• **Task statement**:
Please continue the mailing-list thread about delta dictionaries in dictionary encoding, picking up after its last line.

Top of Reading passage

Re: [VOTE] Clarifications and forward compatibility changes for Dictionary Encoding

Posted by Wes McKinney <we...@gmail.com>.
Can we discuss the delta dictionary issue a bit more? I admit I don't
share that same concerns.

From the perspective of a file and stream producer, the code paths
should be nearly identical. The differences with the file format are:

* Magic numbers to detect that it is the "file format"
* Accumulated metadata at the footer

If a file has any dictionaries at all, then they must all be
reconstructed before reading a record batch. So let's say we have a
file like

DICTIONARY ID=0, isDelta=FALSE
BATCH 0
BATCH 1
BATCH 2
DICTIONARY ID=0, isDelta=TRUE
BATCH 3
DICTIONARY ID=0, isDelta=TRUE
BATCH 4

I do not see any harm in this -- the only downside is that you won't
know what "state" the dictionary was in for the first 3 batches.
Viewing dictionary encoding strictly as a data representation method,
the batches 0-2 and 3 represent the same data even if their in-memory
dictionaries are larger than they were than the moment in which they
were written

Note that the code path for "processing" the dictionaries as a first
step will use the same code as the stream path. It should not be a
great deal of work to write test cases for this

On Thu, Oct 24, 2019 at 11:06 AM Micah Kornfield <em...@gmail.com> wrote:
>
> Hi Antoine,
> There is a defined order for dictionaries in metadata.  What isn't well
> defined is relative ordering between record batches and Delta dictionaries.

Bottom of Reading passage
Top of Records supplied

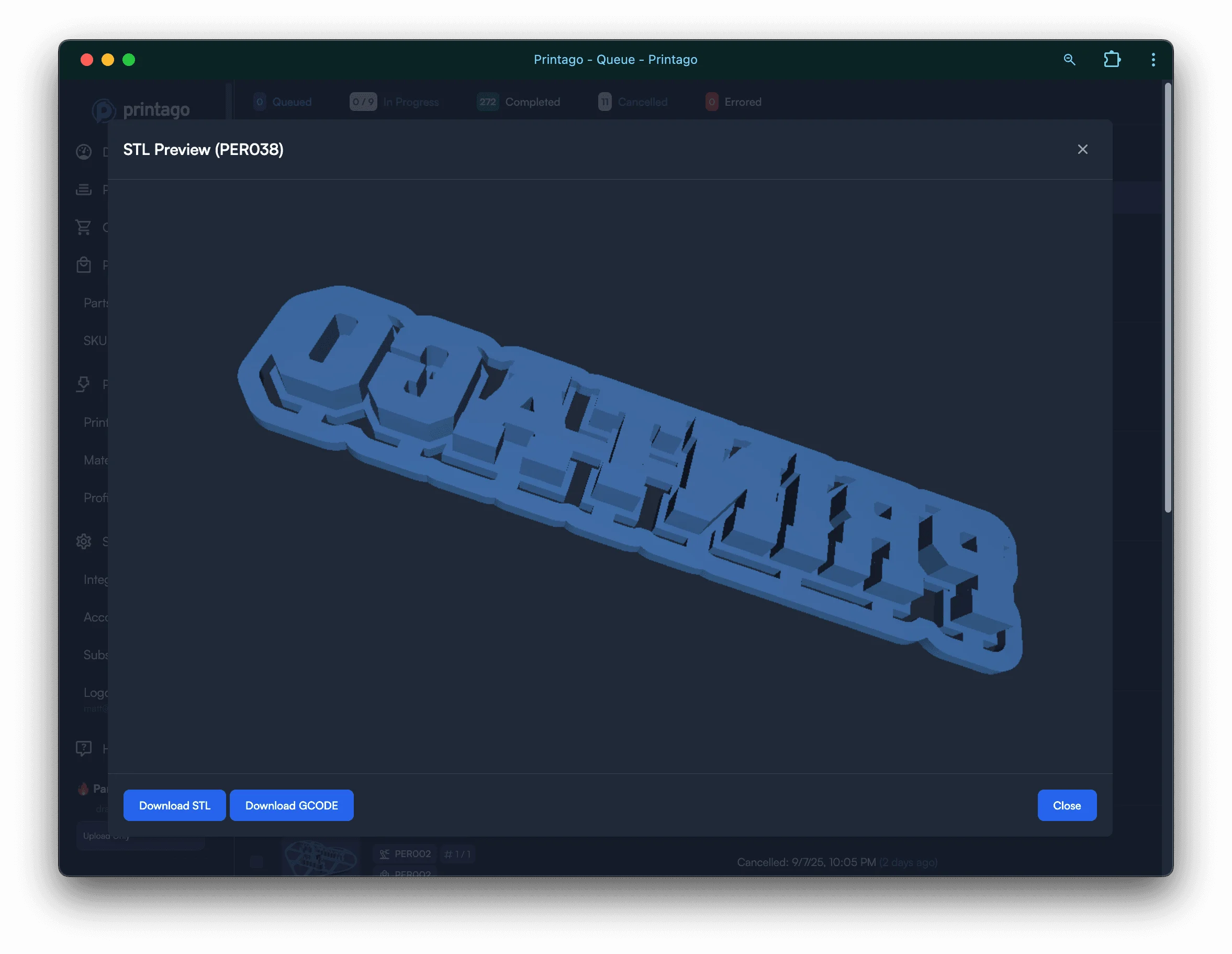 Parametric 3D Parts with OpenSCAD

Bottom of Records supplied
Top of Records supplied

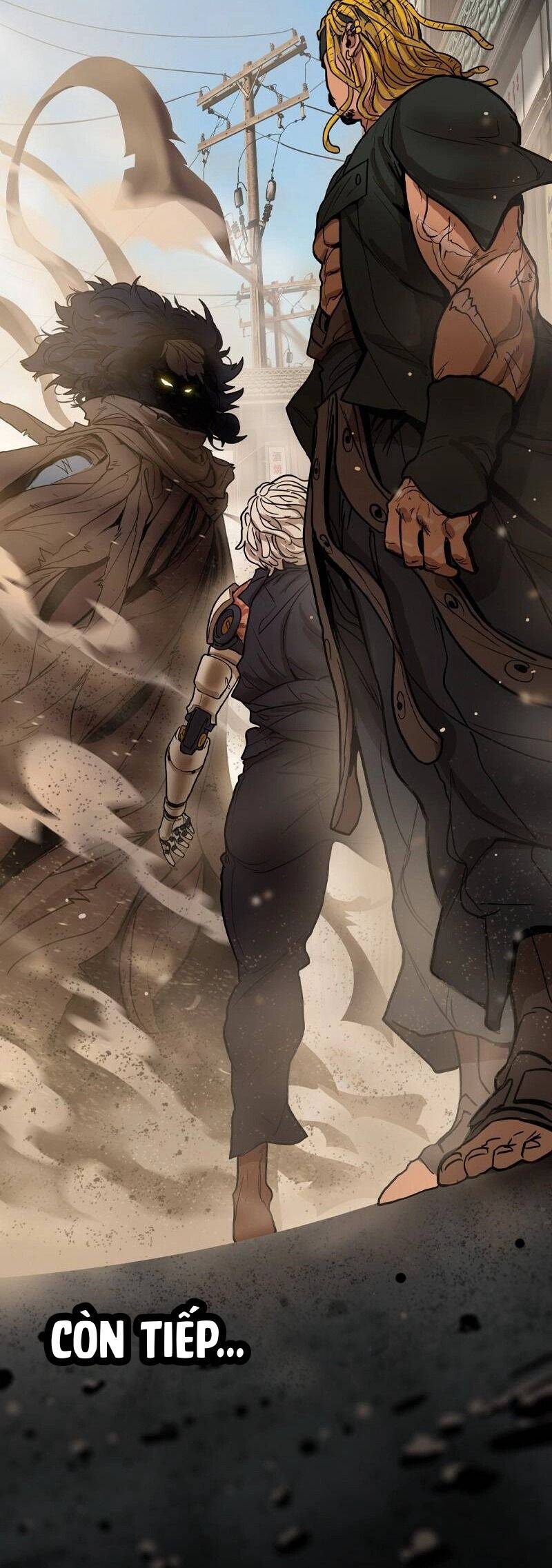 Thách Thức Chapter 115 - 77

Bottom of Records supplied

• **Answer to this task**:
>
>  However, this point seems confusing. I can't think of a real-world use
> case we're it would be valuable enough to include, so I will remove Delta
> dictionaries.
>
> So let's cancel this vote and I'll start a new one after the update.
>
> Thanks,
> Micah
>
> On Thursday, October 24, 2019, Antoine Pitrou <an...@python.org> wrote:
>
> >
> > Le 24/10/2019 à 04:39, Micah Kornfield a écrit :
> > >
> > > 3.  Clarifies that the file format, can only contain 1 "NON-delta"
> > > dictionary batch and multiple "delta" dictionary batches.
> >
> > This is a bit weird.  If the file format can carry delta dictionaries,
> > it means order is significant, so it may as well contain dictionary
> > redefinitions.
> >
> > If the file format is meant to be truly readable in random order, then
> > it should also forbid delta dictionaries.
> >
> > Regards
> >
> > Antoine.
> >

Re: [VOTE] Clarifications and forward compatibility changes for Dictionary Encoding

Posted by Micah Kornfield <em...@gmail.com>.
Hi Antoine,
There is a defined order for dictionaries in metadata.  What isn't well
defined is relative ordering between record batches and Delta dictionaries.

 However, this point seems confusing. I can't think of a real-world use
case we're it would be valuable enough to include, so I will remove Delta
dictionaries.

So let's cancel this vote and I'll start a new one after the update.

Thanks,
Micah

On Thursday, October 24, 2019, Antoine Pitrou <an...@python.org> wrote:

>
> Le 24/10/2019 à 04:39, Micah Kornfield a écrit :
> >
> > 3.  Clarifies that the file format, can only contain 1 "NON-delta"
> > dictionary batch and multiple "delta" dictionary batches.
>
> This is a bit weird.  If the file format can carry delta dictionaries,
> it means order is significant, so it may as well contain dictionary
> redefinitions.
>
> If the file format is meant to be truly readable in random order, then
> it should also forbid delta dictionaries.
>
> Regards
>
> Antoine.
>

Re: [VOTE] Clarifications and forward compatibility changes for Dictionary Encoding

Posted by Antoine Pitrou <an...@python.org>.
Le 24/10/2019 à 04:39, Micah Kornfield a écrit :
> 
> 3.  Clarifies that the file format, can only contain 1 "NON-delta"
> dictionary batch and multiple "delta" dictionary batches.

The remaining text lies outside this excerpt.